Robinson, who had been on vacation for less than a day when she made the sighting, was caught off guard by the phenomenon in the water.
“I should have got to my smartphone sooner,” she said. “But I was really just so shocked by what I was seeing, I didn’t know what to do. It was like seeing Jurassic World right in front of my eyes. It was a like a dinosaur.”
But soon after the creature made its reappearance, it slinked back under the water and was gone.
“It was up for less than a minute the second time,” Charlotte added. “I kinda believed in Nessie before, but I wanted to see the proof. I always imagined her as having a long neck and flippers, and I was right.”
But what do the experts have to say about Charlotte’s account and her photograph?
A Loch Ness Monster Expert Offers His Opinion
For the past 27 years, “Nessie” expert Steve Feltham has dedicated his life to solving the mystery of the Loch Ness Monster.
By his own account, he was astonished by the image.
“I am totally excited by this photograph. It’s the best of ‘Nessie’ in years,” said Mr. Feltham.
Recognized by the Guinness Book of Records for the longest continuous monster hunting vigil of Loch Ness, Feltham has made a career out of investigating “Nessie” sightings.
“There is clearly a solid object in the picture and it is relatively clear,” he said. “It warrants further study.”
There may be a mundane explanation such as a seal, but there have been “no reports of any seals or otters this year” in the loch.
Mr. Feltham, who lives on the shores of Loch Ness at Dores, added: “This is just the image we have been waiting on. Congratulations Charlotte!”
But what about all the other sightings of the Loch Ness Monster? Charlotte’s sensational encounter isn’t the only time “Nessie” has been seen this year…
There Are Many Excellent Sightings on Record
There have been four official sightings this year of the Loch Ness Monster.
The last previous glimpse of “Nessie” occurred on August 5th when another family was vacationing in the area. Coincidentally, they’re also from Leeds!
After traveling from Drumnadrochit to Fort Augustus, they looked out at the loch and spotted a strange looking lump on the surface of the water.
Initially, the lump was “very still and quiet at the time.”

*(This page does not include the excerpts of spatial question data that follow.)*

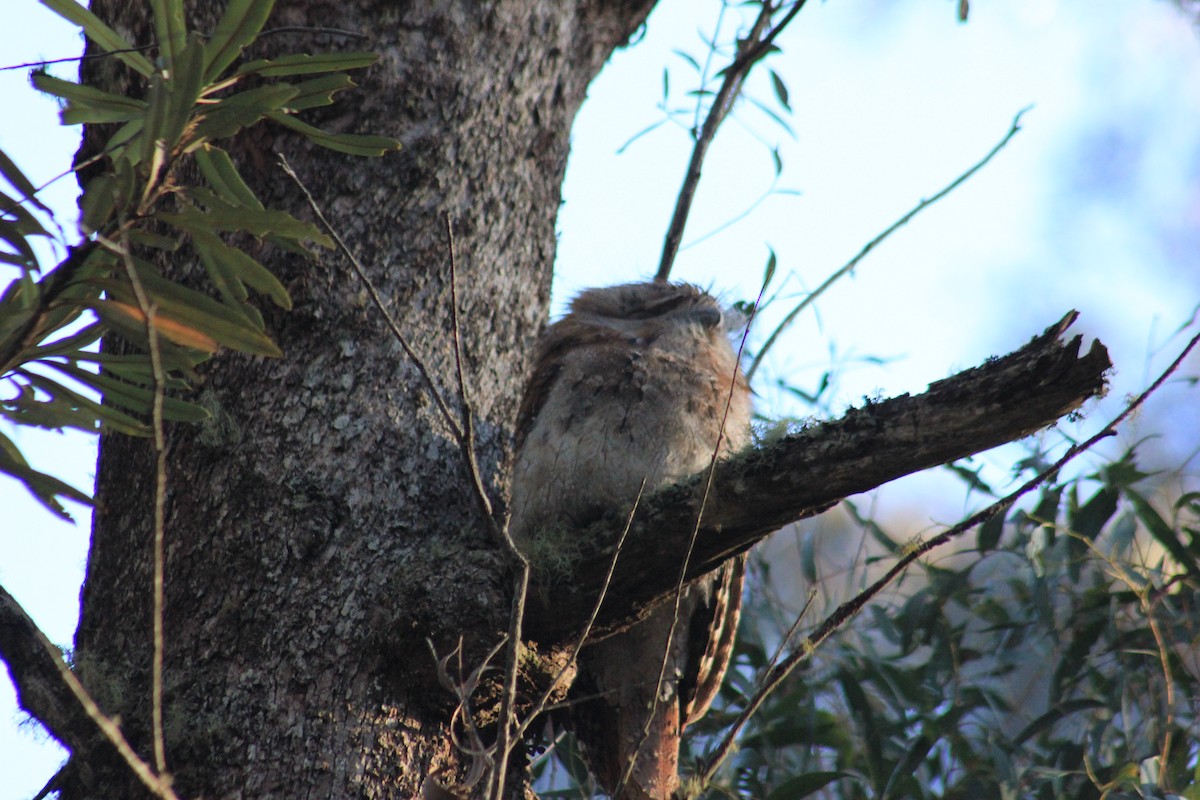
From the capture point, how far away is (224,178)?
5.66ft

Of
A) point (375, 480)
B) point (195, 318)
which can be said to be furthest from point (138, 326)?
point (375, 480)

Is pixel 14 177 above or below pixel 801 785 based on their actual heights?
above

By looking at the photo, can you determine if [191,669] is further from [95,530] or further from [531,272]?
[531,272]

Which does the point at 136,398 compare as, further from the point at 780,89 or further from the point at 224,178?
the point at 780,89

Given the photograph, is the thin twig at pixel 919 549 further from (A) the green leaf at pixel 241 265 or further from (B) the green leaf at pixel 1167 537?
(B) the green leaf at pixel 1167 537

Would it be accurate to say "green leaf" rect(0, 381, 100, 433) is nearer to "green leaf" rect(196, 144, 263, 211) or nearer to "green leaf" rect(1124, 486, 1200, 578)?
"green leaf" rect(196, 144, 263, 211)

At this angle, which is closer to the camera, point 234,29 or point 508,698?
point 508,698

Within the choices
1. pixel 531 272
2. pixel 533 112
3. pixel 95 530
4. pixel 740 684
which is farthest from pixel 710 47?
pixel 95 530

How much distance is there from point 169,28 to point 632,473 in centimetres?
129

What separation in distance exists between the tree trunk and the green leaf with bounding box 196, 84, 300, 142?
0.31 meters

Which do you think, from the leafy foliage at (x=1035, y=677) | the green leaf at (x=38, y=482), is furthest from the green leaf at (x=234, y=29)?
the leafy foliage at (x=1035, y=677)

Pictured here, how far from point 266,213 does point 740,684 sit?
249 cm

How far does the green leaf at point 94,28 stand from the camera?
5.67 ft

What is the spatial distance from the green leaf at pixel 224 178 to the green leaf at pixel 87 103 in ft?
0.54
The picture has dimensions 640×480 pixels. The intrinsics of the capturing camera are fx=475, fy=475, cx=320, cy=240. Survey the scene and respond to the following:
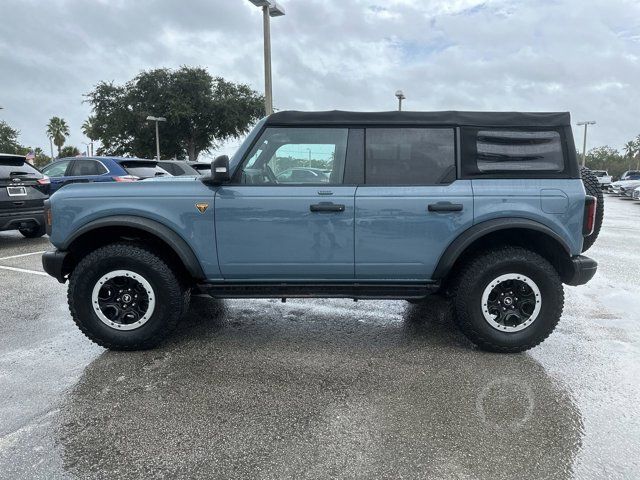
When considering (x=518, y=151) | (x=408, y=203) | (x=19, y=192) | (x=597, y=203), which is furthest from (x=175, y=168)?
(x=597, y=203)

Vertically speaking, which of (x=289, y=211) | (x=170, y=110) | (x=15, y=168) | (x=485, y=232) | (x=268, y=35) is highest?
(x=170, y=110)

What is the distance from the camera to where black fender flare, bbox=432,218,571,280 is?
11.5 feet

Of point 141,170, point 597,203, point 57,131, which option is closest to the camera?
point 597,203

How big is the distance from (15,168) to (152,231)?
20.5 ft

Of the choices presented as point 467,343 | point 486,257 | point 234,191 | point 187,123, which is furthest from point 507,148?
point 187,123

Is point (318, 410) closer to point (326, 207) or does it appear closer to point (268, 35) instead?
point (326, 207)

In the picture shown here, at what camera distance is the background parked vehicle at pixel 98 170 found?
10.2 metres

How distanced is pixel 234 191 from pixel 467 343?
225 cm

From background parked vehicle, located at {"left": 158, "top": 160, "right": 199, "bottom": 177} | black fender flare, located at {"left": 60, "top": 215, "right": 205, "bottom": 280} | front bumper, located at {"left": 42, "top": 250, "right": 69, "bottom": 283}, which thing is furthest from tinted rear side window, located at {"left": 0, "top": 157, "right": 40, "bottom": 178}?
black fender flare, located at {"left": 60, "top": 215, "right": 205, "bottom": 280}

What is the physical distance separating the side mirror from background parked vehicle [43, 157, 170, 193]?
23.2 ft

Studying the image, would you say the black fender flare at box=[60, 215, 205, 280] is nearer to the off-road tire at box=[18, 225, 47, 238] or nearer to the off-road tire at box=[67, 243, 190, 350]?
the off-road tire at box=[67, 243, 190, 350]

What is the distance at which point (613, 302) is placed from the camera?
5082 millimetres

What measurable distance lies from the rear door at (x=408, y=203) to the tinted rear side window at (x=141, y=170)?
7.62 m

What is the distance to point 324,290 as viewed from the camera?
3.70 meters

“It looked dark brown in color and sort of like an upturned boat,” the father said.
Unfortunately, because they were driving and couldn’t pull over, the family didn’t manage to get any pictures.
But not everyone accepts the traditional explanation for the strange phenomena occurring at Loch Ness.
In fact, Professor Neil Gemmell thinks he will soon be able to explain all of the Loch Ness Monster sightings with his unique research project…
Not Everyone Is So Sure About Nessie
Professor Neil Gemmell, a New Zealand scientist, says he does not believe in “Nessie,” but is confident his research team will find a simple, biological explanation for the sightings at Loch Ness.
Gemmell, who teaches biology at New Zealand’s University of Otago, said a “living creature already on the books” will probably be found to explain some of the stories about the Loch Ness Monster.
“Wouldn’t it be amazing if we solved the mystery during our investigation,” he said. “Is there anything else, perhaps something unusual, like a giant catfish, sturgeon or eel in the Loch Ness? We are going to find out.”
The results of Gemmell’s project to canvass the Loch Ness are expected in early 2019.
Gemmell’s endeavor comes at a time when interest in the Loch Ness Monster is at an all-time high.
According to Google, there are around 200,000 searches each month for the Loch Ness Monster, and around 120,000 for information and accommodations close to Loch Ness.
The monster mystery is said to be worth millions of dollars in tourist revenue to the region.
Do you believe in the Loch Ness Monster?